Monday, April 27, 2009

What is wrong with the inner ring?

So after experiencing decades of growth and popularity during the 1950-1970 time period and another decade of stability, inner ring suburbs across the US are now largely (but not exclusively) experiencing a decline in property values, stagnant or declining population and the fastest growth rates of population living in poverty comparied to central cities, rural towns or more distant suburbs.

Why?

In the 1980s, schools were good, crime was low, access to central cities was good, new edge cities with their 5,000,000SF of office space were nearby -- what is not to like? The houses.

Volume builders can put up lots of new houses at a size and with amenities that middle and upper middle households find most desirable at a very reasonable cost. Older suburbs have older, smaller houses that are really expensive to replace. As a result, when new families are looking for a place to live, they look further out. So who moves in? It isn't like houses become vacant? With property values lower than in the new suburbs, the new residents tend to be more diverse economically and ethnically. Since social problems and school quality tend to be correlated with low income, the quality of life indicators that realtors and new home buyers look at might tip ever so slightly and the slide has begun.

Because of their location close to the central city, if the land were still agricultural, most of these cities would developed now as exclusive suburbs. Location does matter. But the smaller and aging housing stock makes such redevelopment impossible.

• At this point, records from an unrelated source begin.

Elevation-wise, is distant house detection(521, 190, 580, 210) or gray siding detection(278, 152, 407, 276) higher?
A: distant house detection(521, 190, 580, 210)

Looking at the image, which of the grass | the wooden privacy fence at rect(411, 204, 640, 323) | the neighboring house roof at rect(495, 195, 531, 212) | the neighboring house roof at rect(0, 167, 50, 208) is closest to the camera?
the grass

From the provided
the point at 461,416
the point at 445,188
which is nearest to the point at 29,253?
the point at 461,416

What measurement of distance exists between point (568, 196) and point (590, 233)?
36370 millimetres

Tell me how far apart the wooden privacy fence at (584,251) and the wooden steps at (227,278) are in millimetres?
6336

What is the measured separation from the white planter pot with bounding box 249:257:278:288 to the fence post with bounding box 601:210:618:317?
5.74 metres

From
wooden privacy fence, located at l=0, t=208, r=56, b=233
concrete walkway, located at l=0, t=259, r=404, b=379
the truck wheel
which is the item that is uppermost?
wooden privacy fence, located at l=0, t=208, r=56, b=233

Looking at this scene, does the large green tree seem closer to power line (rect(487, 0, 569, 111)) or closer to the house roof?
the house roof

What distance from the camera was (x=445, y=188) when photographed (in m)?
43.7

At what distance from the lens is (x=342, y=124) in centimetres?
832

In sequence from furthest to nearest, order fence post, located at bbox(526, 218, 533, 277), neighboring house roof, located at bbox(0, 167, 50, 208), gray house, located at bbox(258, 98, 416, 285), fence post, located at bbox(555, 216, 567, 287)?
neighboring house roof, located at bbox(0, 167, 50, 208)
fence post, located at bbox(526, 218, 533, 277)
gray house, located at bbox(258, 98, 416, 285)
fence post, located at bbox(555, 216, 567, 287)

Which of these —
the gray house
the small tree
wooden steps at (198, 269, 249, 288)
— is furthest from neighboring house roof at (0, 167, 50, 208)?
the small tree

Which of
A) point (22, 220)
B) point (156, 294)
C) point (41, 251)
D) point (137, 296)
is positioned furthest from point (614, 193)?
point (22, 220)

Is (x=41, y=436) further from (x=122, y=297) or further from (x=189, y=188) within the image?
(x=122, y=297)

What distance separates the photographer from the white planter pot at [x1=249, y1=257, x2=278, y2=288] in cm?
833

But recent experience tells us that while some midopolises are headed for collapse, others experience a rebirth -- although rebirth should not be confused with turning back the clock to become what they once were.

The Big Picture

Economists tell us that economic activity (jobs) will tend to cluster for a couple of reasons. First, and most true historically, firms (businesses) that export goods to other cities prefer locations with access to transportation infrastructure -- ports or rail depots. This has become much less necessary as the interstate highway system has made highway interchanges almost as usefull as a large port or or rail depot. Second, firms (businesses) tend to do better when they are nearer to other related firms. This can be to either promote face-to-face communication with suppliers, accountants, banks, advertizing agencies or it can be to access a large pool of potential workers.

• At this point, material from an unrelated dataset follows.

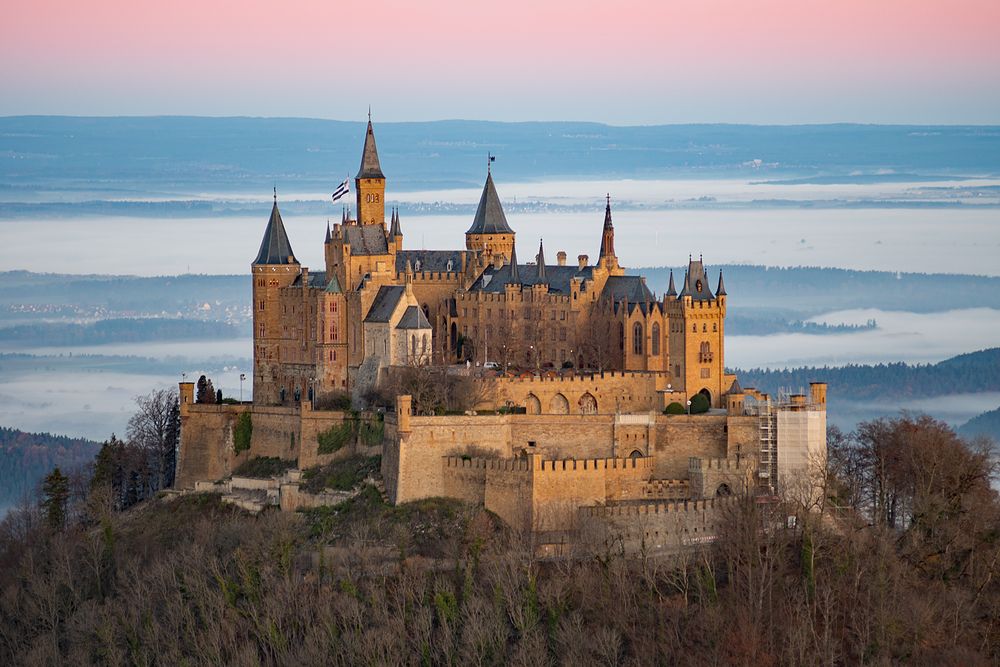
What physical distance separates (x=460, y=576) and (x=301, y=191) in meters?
71.7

So where does this leave people to live? Well, outside these employment clusters. Economic theory also tells us that because commuting costs (time and money costs) are so important, land closest to emplyment centers should be most valuable and, because they have the highest time cost to commuting, where the highest income households choose to live. But that doesn't really describe how the world looks. The wealthy tend to live in suburbs furthers away from traditional downtowns.

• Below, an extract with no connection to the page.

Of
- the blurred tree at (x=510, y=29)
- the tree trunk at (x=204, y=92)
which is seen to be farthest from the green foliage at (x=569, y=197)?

Historically, this is because when the streetcar and later the auto allowed people to move away from crowded and polluted downtown neighborhoods that were populated by people of all different incomes and ethnic backgrounds. So the suburbs were populated by people who may have had the higher commuting costs, but they also were willing to pay the most for lower crime, better schools and a back yard. Crime and schools might be obvious, but the backyard is much overlooked. And to that I mean not backyards specifically, but housing that matches the economics and the lifestyles of the day. Building a new house where a house currently exists is expensive, building a new house on agricultural land where lots of houses are going to be built at once is cheap. More than anything else, this tells the story of suburbs and why inner ring suburbs are beginning to struggle.

The goal of this web log is to tell the story of inner ring suburbs, explain the economic forces that shape them, and try to think through strategies that will bring them successfully into the the mid-century.